Your objective: Although pictures appear in the records, the copy must leave them out and match everything else exactly.

Data listing:
= = =
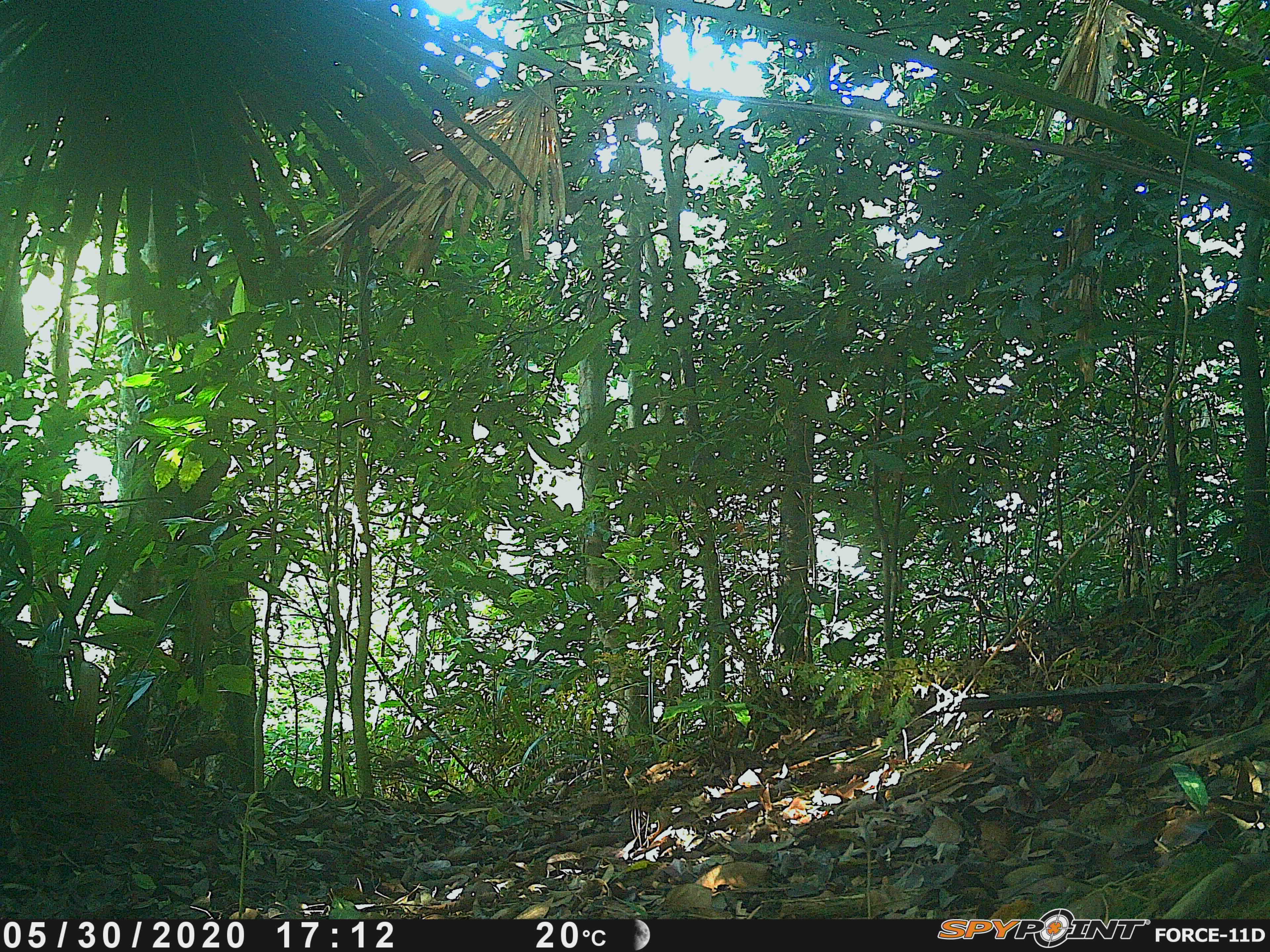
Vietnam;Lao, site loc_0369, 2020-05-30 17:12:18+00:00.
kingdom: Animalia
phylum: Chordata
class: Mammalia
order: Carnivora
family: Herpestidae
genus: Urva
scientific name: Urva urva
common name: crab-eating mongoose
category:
= = =
Exercise output:
Vietnam;Lao, site loc_0369, 2020-05-30 17:12:18+00:00.
kingdom: Animalia
phylum: Chordata
class: Mammalia
order: Carnivora
family: Herpestidae
genus: Urva
scientific name: Urva urva
common name: crab-eating mongoose
category:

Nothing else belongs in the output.